Previously published results demonstrated that the randomized phase 3 IMpassion031 trial met its primary objective: adding atezolizumab to neoadjuvant chemotherapy significantly improved pathologic complete response (pCR) rate in patients with stage II/III triple-negative breast cancer (TNBC). Here we report the prespecified final analysis of the secondary endpoints with 3 years' follow-up, together with exploratory analyses of circulating tumor (ct)DNA. Patients with previously untreated stage II/III TNBC enrolled in 75 academic and community sites in 13 countries were randomized 1:1 to receive neoadjuvant chemotherapy with either peri-operative atezolizumab (n = 165) or preoperative placebo (n = 168). Descriptive secondary endpoints included event-free, disease-free and overall survival.
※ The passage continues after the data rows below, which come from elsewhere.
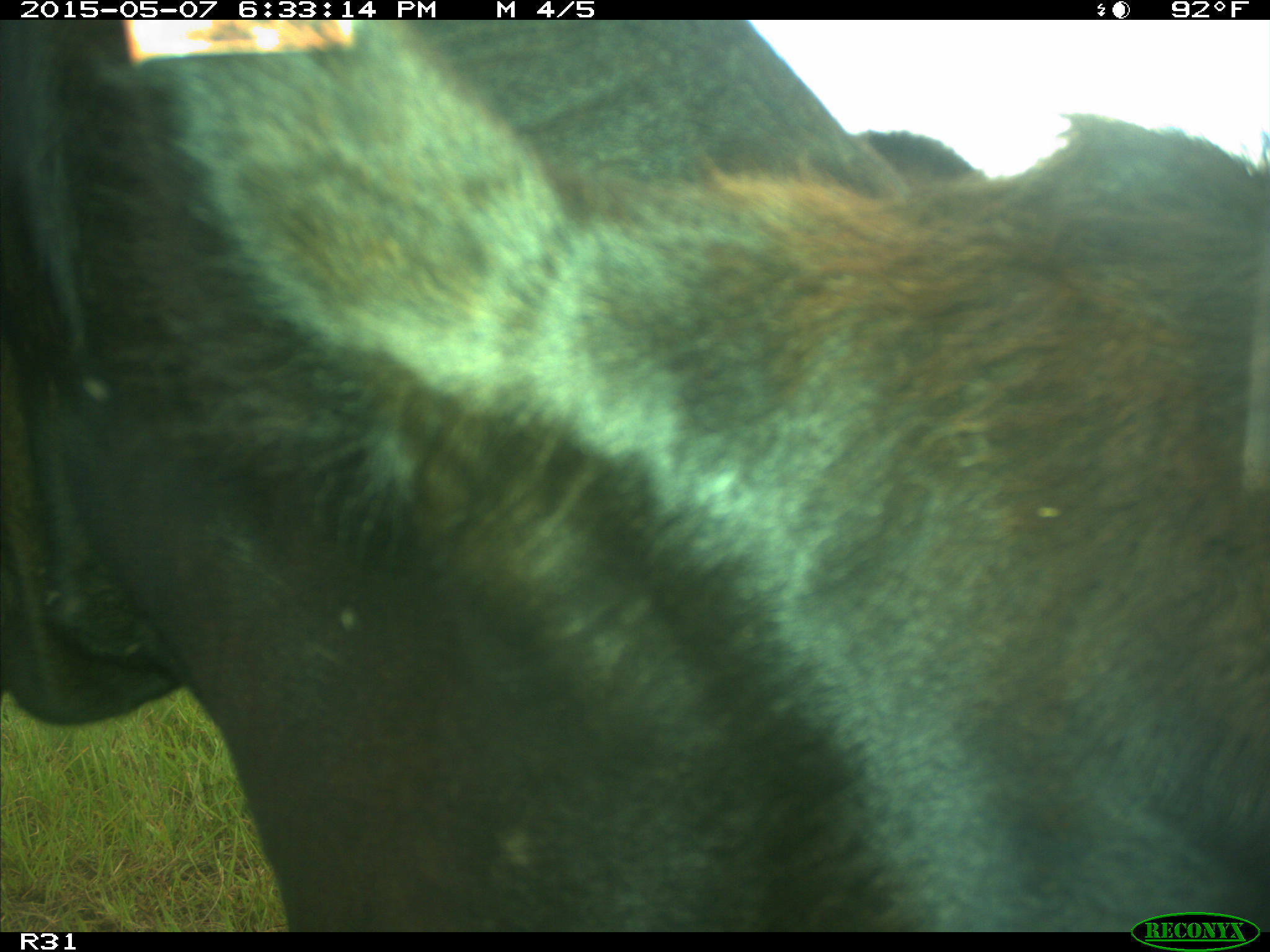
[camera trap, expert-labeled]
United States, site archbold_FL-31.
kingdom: Animalia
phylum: Chordata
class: Mammalia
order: Artiodactyla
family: Bovidae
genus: Bos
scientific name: Bos taurus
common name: domestic cow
Long-term outcomes favored the atezolizumab group (event-free survival hazard ratio (HR), 0.76; 95% confidence interval (CI), 0.47-1.21; disease-free survival HR, 0.76; 95% CI, 0.44-1.30; overall survival HR, 0.56; 95% CI, 0.30-1.04). Among patients without pCR, 14 of 70 (20%) atezolizumab-treated and 33 of 99 (33%) placebo-treated patients received additional adjuvant therapy, frequently capecitabine. In exploratory biomarker analyses, patients with baseline ctDNA-negative status (6%) had excellent long-term outcomes. Most patients (87%) had cleared ctDNA at surgery. ctDNA-positive status at surgery identified a subset of non-pCR patients with poorest prognosis. Long-term safety was consistent with primary results. These data show that adding atezolizumab to chemotherapy for stage II/III TNBC is associated with favorable long-term outcomes, and ctDNA dynamics provide prognostic value beyond pCR. ClinicalTrials.gov identifier: NCT03197935 .

摘要

先前发表的结果表明,随机3期IMpassion031试验达到了其主要目标:在新辅助化疗中添加阿替利珠单抗显著提高了II/III期三阴性乳腺癌(TNBC)患者的病理完全缓解(pCR)率。在此,我们报告了对次要终点进行的预设最终分析以及3年随访结果,并对循环肿瘤(ct)DNA进行了探索性分析。在13个国家的75个学术和社区机构招募的先前未接受治疗的II/III期TNBC患者被随机分为1:1两组,分别接受围手术期阿替利珠单抗新辅助化疗(n = 165)或术前安慰剂(n = 168)。描述性次要终点包括无事件生存期、无病生存期和总生存期。长期结果显示阿替利珠单抗组更具优势(无事件生存期风险比(HR)为0.76;95%置信区间(CI)为0.47 - 1.21;无病生存期HR为0.76;95%CI为0.44 - 1.30;总生存期HR为0.56;95%CI为0.30 - 1.04)。在未达到pCR的患者中,70例接受阿替利珠单抗治疗的患者中有14例(20%),99例接受安慰剂治疗的患者中有33例(33%)接受了额外的辅助治疗,常用药物为卡培他滨。在探索性生物标志物分析中,基线ctDNA阴性状态的患者(6%)具有出色的长期预后。大多数患者(87%)在手术时已清除ctDNA。手术时ctDNA阳性状态确定了一组预后最差的未达到pCR的患者。长期安全性与主要结果一致。这些数据表明,在II/III期TNBC化疗中添加阿替利珠单抗与良好的长期结果相关,并且ctDNA动态变化提供了超越pCR的预后价值。ClinicalTrials.gov标识符:NCT03197935 。